## Source text
════

Closed yurytch closed 4 months ago

yurytch commented 5 months ago

Your system information

Please describe your issue in as much detail as possible:

I expected steam executable to run and enable me to download things from Steam. Instead it retries a couple of times and then gives me this: src/steamUI/steamuisharedjscontroller.cpp (546) : Failed creating offscreen shared JS context then it produces zenity dialog with options for restarting steam. None works.

Steps for reproducing this issue:

  1. Install
  2. Run
kisak-valve commented 5 months ago

Hello @yurytch, x86_64-linux-gnu-capsule-capture-libs: code 13: open "/var/cache/ldconfig/ld.so.cache": Permission denied in your steamwebhelper.log makes this an issue with setting up the Steam Linux Runtime container environment for the web component to run inside, so I've transferred this issue report to the steam-runtime issue tracker for a runtime dev to ponder with you.

yurytch commented 5 months ago

Thank you! I've seen that line in logs, but I believe I've never had even read access to ld.so.cache from an ordinary user account on Slackware. So didn't take notice.

TTimo commented 5 months ago

I'm not sure that error is relevant to your problem. Please test with Steam beta as several fixes have been made to the steamwebhelper startup in beta already. You can opt in from the command line like this: echo publicbeta > ~/.steam/steam/package/beta

yurytch commented 5 months ago

@TTimo Thanks, but no, switching to beta didn't help. The line is now 545, and that's that.

src/steamUI/steamuisharedjscontroller.cpp (545) : Failed creating offscreen shared JS context

And why can't the process be interrupted by Ctrl+C after being told to restart? It runs the cycle of Starting steamwebhelper under bootstrap sniper steam runtime... forever.

By the way, my home dir is sitting under symlinked subdir, I've seen some talk here about that. But I have tried with clean new user account with a 'real' home dir too, the result was the same.

smcv commented 5 months ago

Please run /sbin/ldconfig -pv and /sbin/ldconfig -XNv, and attach their output. If ldconfig(8) is located somewhere different on a Slackware system, run it by that path instead.

════

## Dataset excerpt
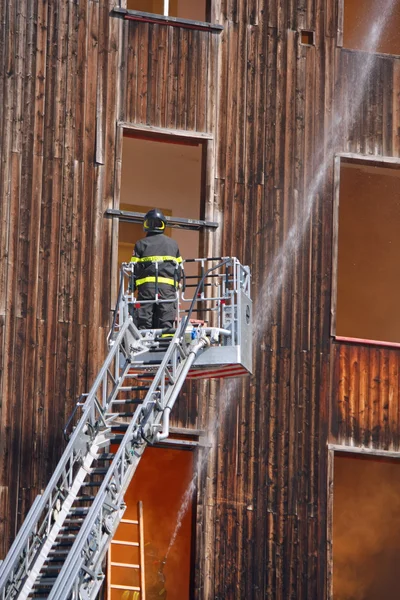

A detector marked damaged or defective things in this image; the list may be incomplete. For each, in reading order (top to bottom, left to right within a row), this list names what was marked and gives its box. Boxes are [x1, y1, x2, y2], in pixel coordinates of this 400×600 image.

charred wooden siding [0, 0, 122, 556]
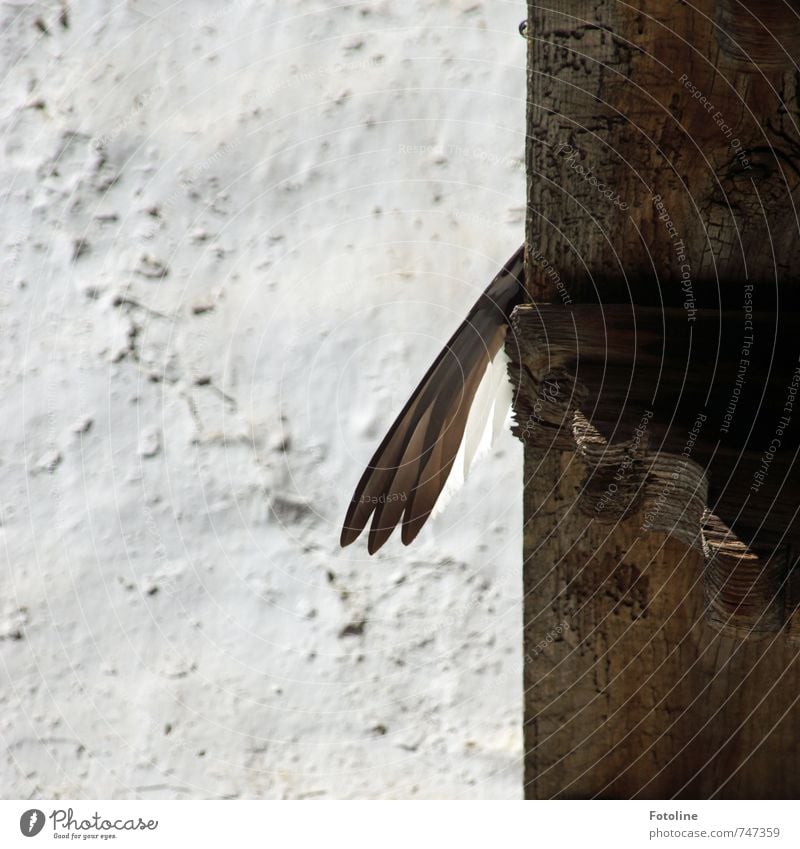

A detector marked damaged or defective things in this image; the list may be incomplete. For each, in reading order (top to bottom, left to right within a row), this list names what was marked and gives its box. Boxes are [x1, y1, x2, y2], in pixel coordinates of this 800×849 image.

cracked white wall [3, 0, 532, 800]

════

## Exercise set
a) In the Steam issue thread, switch "Slackware" to "Debian" and write out again the part that opens with the words containing "Thank you! I've" and closes with "and that's that.".
b) According to the Steam issue thread, what line number appeared in the error message after yurytch switched to the beta?
The lines after the thread come from a different source.

## Complete answers
a)
Thank you! I've seen that line in logs, but I believe I've never had even read access to ld.so.cache from an ordinary user account on Debian. So didn't take notice.

TTimo commented 5 months ago

I'm not sure that error is relevant to your problem. Please test with Steam beta as several fixes have been made to the steamwebhelper startup in beta already. You can opt in from the command line like this: echo publicbeta > ~/.steam/steam/package/beta

yurytch commented 5 months ago

@TTimo Thanks, but no, switching to beta didn't help. The line is now 545, and that's that.

b) Line 545.